Sunday, May 19, 2013

Bank hints of modest hike in interest rates

OTTAWA—The Bank of Canada is hinting that the days of super-low interest rates may be nearing an end, although it is keeping its powder dry for at least another month or so.
Despite issuing the most hawkish statement since September, 2010, the central bank’s interest-setting council decided to keep the trend-setting target rate at one percent for at least until June.

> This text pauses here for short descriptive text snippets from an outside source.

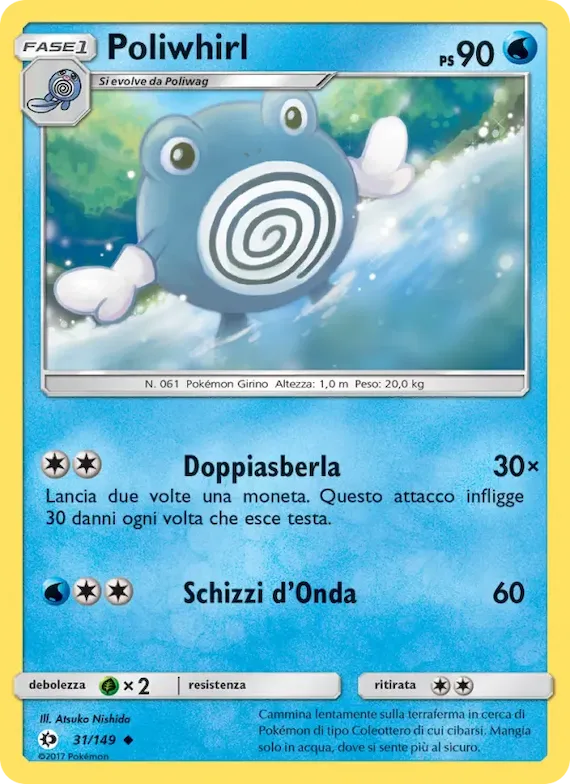 Poliwhirl 31 – Sole e Luna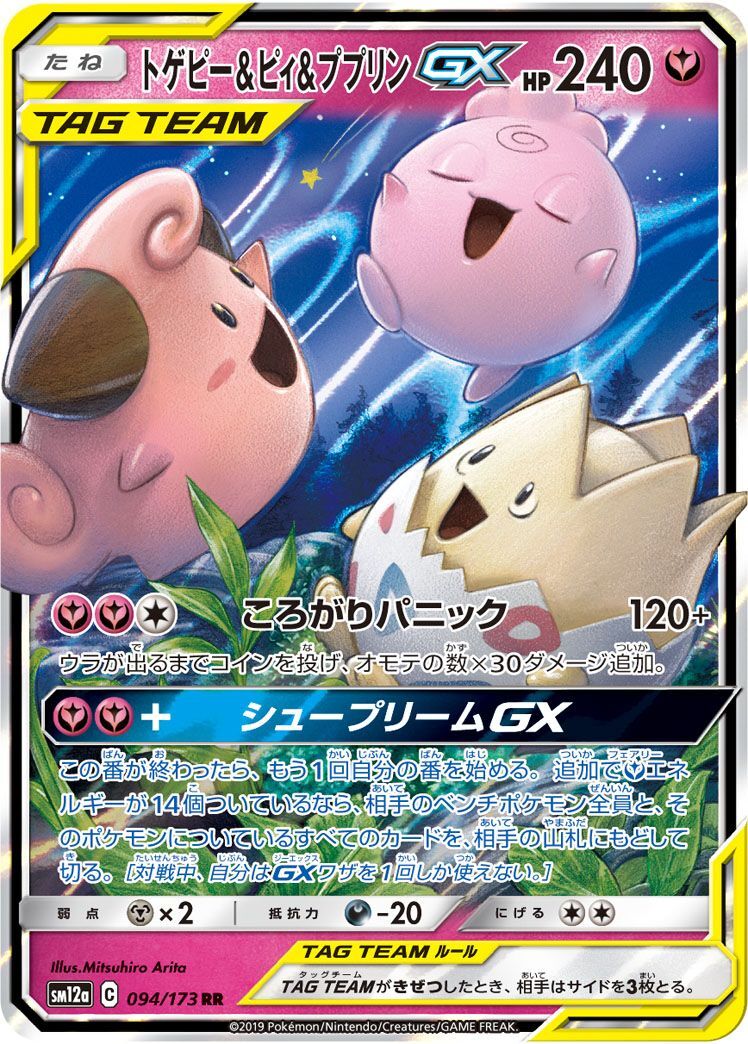 RR)トゲピー&ピィ&ププリンGX(094/1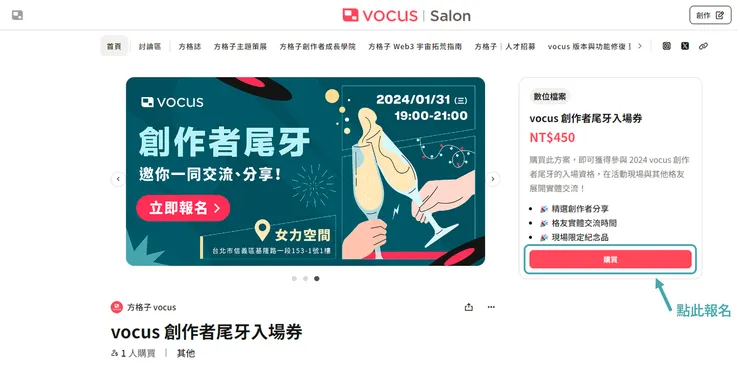 vocus|新世代的創作平台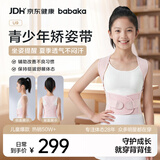 背背佳U9矫姿带儿童男女学生直背矫正坐姿XL写作业学习可戴开学季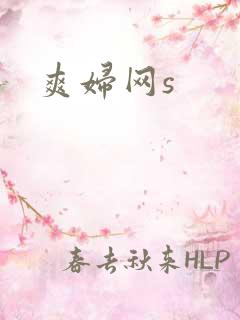 爽妇网s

But it also issued a clear signal today it is getting impatient with leaving borrowing costs so cheap.
“In light of the reduced slack in the economy and firmer underlying inflation, some modest withdrawal of the present considerable monetary policy stimulus may become appropriate, consistent with achieving the two percent inflation target over the medium-term,” the council wrote in an accompanying statement.
Bank governor Mark Carney recently has cited “firmer” economic conditions and his concerns that low interest rates are luring too many Canadians to borrow beyond their means.
In today’s announcement, Carney made clear that inflation is more of a concern than he previously thought, and that the economy is doing better.
Both are signals that a tightening cycle—even if a modest and brief one—is approaching.
The bank now says the Canadian economy likely will expand by 2.4 percent this year—four-10ths of a point faster than in its January forecast—and will return to full capacity in the first half of 2013, three-to-six months ahead of pace.
“Overall, economic momentum in Canada is slightly firmer than the bank had expected in January,” the bank said.
“The external headwinds facing Canada have abated somewhat, with the U.S. recovery more resilient and financial conditions more supportive than previously anticipated.”
Analysts said the bank could be tipping its hand that it is thinking of a modest series of rate hikes starting this fall.
“The bank likes to give a decent heads-up on its thinking and if it is considering raising rates sometime beginning in the fall, then it wants to have the market positioned for that,” said Avery Shenfeld, chief economist with CIBC World Markets.
“I would interpret that as something on the order of three quarter-point hikes [to 1.75 percent] and then followed by another pause,” he added.
Shenfeld said nothing is written in stone, however. Much will depend on if the economy does, in fact, perform stronger this year.
He noted that Carney signalled higher rates at one point last year, only to be dissuaded when the European debt crisis flared.
According to the bank statement, the global economy also has improved and risks have moderated.
Europe is now expected to emerge from the recession in the second half of this year, the U.S. growth profile is slightly stronger, and economic activity in the emerging world is moderating but to a “still robust pace.”
Yet, Carney acknowledged the improvements are modest and risks remain.
The global economy still is under-performing and besides the usual suspects in debt-strapped Europe, he cited the high price of oil, caused by political turmoil in the Middle East, as a new risk factor confronting future growth.